Excerpt to read:

Weighted Least Squares Computations using Stata
Ronald A Thisted
1 November 1998
Reconciling Stata's and Weisberg's versions of WLS
As noted in class, Stata and Weisberg differ slightly in the way that
the anova table is constructed. These differences make it essential
that you understand both what Stata is doing and what it is that
Weisberg is doing. [See, for instance, Weisberg pp 82-87, and
Stata Reference Manual [R] regress pp 130-132.]
This document is intended to clarify the issues, and to describe a new
Stata command that you can use (wls) to calculate weighted
least-squares estimates for problems such as the ``Strong interaction''
physics data described in Weisberg's example 4.1 (p. 83). We shall
use this data set to show how to obtain the WLS results tabulated on
page 87 in Table 4.2. You should have your copy of Weisberg open as
you read this document.
. infile p x y esd using alr085
(10 observations read)
As Weisberg formulates the problem, the weights wi are
proportional to the inverses of the individual item
variances --- not the standard deviations. Note, too, that
in the physics data, Weisberg takes the variance (sigma2) to be
equal to one (top of page 86).
Thus, we must first generate a Stata variable containing the weights,
which we calculate from the column of SD's provided in Table 4.1.
. generate wt = 1/esd^2
The regress command with aweights
Our first approach is to use the regress command in Stata,
specifying weights. This almost works. Note that we are specifying
what Stata refers to as analytic weights. These are the
(only) appropriate kinds of weights to use for this problem.
[Another type of weights, called frequency weights, are
useful when many individuals in the sample have identical values for Y
and all of the X's. In this case, the data set can be made much
smaller by simply listing each unique set of (Y,X) values a single
time, and then also recording the number of individuals in the sample
who had that set of values in a new Stata variable. Let's call the
new variable freq. In this case, regression can be
performed by using frequency weights in this (condensed) data set.

Problem 1: Give back, word for word, the part of the records that opens with the line containing "Does pixel 442" and runs through the end of the records, with both ends included.

Provided entries:
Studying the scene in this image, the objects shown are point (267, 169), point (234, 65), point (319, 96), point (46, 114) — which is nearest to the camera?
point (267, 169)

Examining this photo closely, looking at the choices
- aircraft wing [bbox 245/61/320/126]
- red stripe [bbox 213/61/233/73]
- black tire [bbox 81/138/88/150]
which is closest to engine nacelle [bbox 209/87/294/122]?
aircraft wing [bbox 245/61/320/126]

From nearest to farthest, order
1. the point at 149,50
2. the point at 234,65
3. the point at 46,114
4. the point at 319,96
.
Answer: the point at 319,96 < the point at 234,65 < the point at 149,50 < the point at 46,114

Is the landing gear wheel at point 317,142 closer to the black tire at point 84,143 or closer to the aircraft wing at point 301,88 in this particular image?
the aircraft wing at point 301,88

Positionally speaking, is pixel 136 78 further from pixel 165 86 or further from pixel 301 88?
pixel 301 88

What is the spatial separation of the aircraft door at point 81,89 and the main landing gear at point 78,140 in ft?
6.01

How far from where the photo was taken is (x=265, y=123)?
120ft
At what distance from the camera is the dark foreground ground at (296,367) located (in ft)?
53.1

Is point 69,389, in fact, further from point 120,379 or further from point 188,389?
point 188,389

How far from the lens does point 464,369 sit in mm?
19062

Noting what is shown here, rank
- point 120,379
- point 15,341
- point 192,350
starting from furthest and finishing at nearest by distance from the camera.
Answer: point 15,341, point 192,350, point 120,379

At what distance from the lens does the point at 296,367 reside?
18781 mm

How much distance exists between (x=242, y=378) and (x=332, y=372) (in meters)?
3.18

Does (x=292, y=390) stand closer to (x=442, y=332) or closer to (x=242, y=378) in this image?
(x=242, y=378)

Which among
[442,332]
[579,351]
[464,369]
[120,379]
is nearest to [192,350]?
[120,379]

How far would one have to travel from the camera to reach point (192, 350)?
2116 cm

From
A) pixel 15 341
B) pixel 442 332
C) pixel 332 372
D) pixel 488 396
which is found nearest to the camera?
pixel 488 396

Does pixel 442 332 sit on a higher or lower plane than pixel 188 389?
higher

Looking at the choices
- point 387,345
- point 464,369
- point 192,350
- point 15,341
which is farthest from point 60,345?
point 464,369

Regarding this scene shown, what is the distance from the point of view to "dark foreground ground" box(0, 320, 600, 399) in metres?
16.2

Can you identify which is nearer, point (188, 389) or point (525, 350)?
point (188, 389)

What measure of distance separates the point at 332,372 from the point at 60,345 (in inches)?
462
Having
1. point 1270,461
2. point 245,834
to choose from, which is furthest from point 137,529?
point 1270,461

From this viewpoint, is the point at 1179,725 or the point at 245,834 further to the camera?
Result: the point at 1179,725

Problem 2: Take the text on weighted least squares in Stata further, continuing from where it stops.

Response 1:
Does pixel 442 332 sit on a higher or lower plane than pixel 188 389?
higher

Looking at the choices
- point 387,345
- point 464,369
- point 192,350
- point 15,341
which is farthest from point 60,345?
point 464,369

Regarding this scene shown, what is the distance from the point of view to "dark foreground ground" box(0, 320, 600, 399) in metres?
16.2

Can you identify which is nearer, point (188, 389) or point (525, 350)?
point (188, 389)

What measure of distance separates the point at 332,372 from the point at 60,345 (in inches)?
462
Having
1. point 1270,461
2. point 245,834
to choose from, which is furthest from point 137,529?
point 1270,461

From this viewpoint, is the point at 1179,725 or the point at 245,834 further to the camera?
Result: the point at 1179,725

Response 2:
The regression command would look something like:
regress y x [fweight=freq]
Note that these frequency weights must, by definition, be positive
integers.]
. regress y x [aweight = wt]
(sum of wgt is 2.3230e-01)
Source | SS df MS Number of obs = 10
---------+------------------------------ F( 1, 8) = 124.63
Model | 14721.8925 1 14721.8925 Prob > F = 0.0000
Residual | 945.00803 8 118.126004 R-squared = 0.9397
---------+------------------------------ Adj R-squared = 0.9321
Total | 15666.9006 9 1740.76673 Root MSE = 10.869
------------------------------------------------------------------------------
y | Coef. Std. Err. t P>|t| [95% Conf. Interval]
---------+--------------------------------------------------------------------
x | 530.8354 47.55003 11.164 0.000 421.1849 640.486
_cons | 148.4732 8.078651 18.378 0.000 129.8438 167.1026
------------------------------------------------------------------------------
When we compare this output to Table 4.2 in ALR, we see that the
parameter estimates for b0
and b1 and their standard errors
all agree with the values reported above.
Where the differences occur is in the analysis of variance table.
Although the F statistic is the same in ALR as in Stata, the sums of
squares differ. Note particularly that the residual mean square is
quite different. While Weisberg reports an estimated error variance
of 2.744, the calculation above reports 118.126.
The source of the difference is described in the Stata manual.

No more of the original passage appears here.